**What the task asks:** Only the lines from the one that contains "Maison - 102 m² - 4 pièces" through the last line of the records should appear, each printed exactly as it is.

**Stored data:**
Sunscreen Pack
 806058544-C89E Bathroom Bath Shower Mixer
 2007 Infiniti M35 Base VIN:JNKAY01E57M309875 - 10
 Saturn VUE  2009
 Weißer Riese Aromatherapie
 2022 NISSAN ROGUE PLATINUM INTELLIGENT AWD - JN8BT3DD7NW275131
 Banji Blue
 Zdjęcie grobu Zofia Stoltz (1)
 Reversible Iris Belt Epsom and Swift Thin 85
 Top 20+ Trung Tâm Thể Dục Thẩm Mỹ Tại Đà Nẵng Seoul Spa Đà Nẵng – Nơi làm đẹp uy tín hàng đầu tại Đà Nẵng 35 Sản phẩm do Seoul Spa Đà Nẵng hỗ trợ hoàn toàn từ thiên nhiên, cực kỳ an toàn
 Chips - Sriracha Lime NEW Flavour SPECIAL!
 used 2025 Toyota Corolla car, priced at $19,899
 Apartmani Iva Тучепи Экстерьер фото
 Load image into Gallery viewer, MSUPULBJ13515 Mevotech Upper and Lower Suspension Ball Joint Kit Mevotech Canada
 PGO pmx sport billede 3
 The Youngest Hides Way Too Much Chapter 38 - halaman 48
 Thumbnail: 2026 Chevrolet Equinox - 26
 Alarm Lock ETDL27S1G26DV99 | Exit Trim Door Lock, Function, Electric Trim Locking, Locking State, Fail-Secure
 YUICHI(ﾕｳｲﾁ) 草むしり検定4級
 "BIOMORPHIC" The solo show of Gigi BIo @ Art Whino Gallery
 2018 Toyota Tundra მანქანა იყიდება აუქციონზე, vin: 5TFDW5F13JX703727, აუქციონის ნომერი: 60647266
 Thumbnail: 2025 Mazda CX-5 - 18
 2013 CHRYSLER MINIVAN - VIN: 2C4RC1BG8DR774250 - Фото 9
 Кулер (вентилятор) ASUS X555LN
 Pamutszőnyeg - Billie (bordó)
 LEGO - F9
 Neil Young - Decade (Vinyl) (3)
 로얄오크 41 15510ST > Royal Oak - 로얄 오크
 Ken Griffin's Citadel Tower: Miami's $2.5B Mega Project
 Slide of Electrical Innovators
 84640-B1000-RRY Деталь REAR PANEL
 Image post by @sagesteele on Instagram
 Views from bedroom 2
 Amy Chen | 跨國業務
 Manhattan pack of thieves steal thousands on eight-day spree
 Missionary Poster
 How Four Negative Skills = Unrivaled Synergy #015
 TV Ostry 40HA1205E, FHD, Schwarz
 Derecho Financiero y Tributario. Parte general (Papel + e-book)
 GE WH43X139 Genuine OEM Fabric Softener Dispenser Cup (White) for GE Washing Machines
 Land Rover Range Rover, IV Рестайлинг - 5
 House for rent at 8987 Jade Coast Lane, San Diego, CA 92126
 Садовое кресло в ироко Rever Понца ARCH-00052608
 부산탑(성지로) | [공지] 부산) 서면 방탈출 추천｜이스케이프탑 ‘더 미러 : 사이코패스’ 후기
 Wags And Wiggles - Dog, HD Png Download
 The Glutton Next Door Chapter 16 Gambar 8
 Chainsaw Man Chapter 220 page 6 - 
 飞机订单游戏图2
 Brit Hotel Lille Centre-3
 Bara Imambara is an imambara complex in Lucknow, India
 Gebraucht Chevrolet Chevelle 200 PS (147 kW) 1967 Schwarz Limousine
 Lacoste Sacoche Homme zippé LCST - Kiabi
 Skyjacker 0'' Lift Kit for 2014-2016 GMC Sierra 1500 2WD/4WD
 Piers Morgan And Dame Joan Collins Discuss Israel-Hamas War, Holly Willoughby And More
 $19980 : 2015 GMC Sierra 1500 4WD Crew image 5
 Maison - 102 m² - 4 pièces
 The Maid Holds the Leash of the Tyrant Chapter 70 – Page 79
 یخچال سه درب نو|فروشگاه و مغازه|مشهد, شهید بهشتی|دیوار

**Task output:**
 Maison - 102 m² - 4 pièces
 The Maid Holds the Leash of the Tyrant Chapter 70 – Page 79
 یخچال سه درب نو|فروشگاه و مغازه|مشهد, شهید بهشتی|دیوار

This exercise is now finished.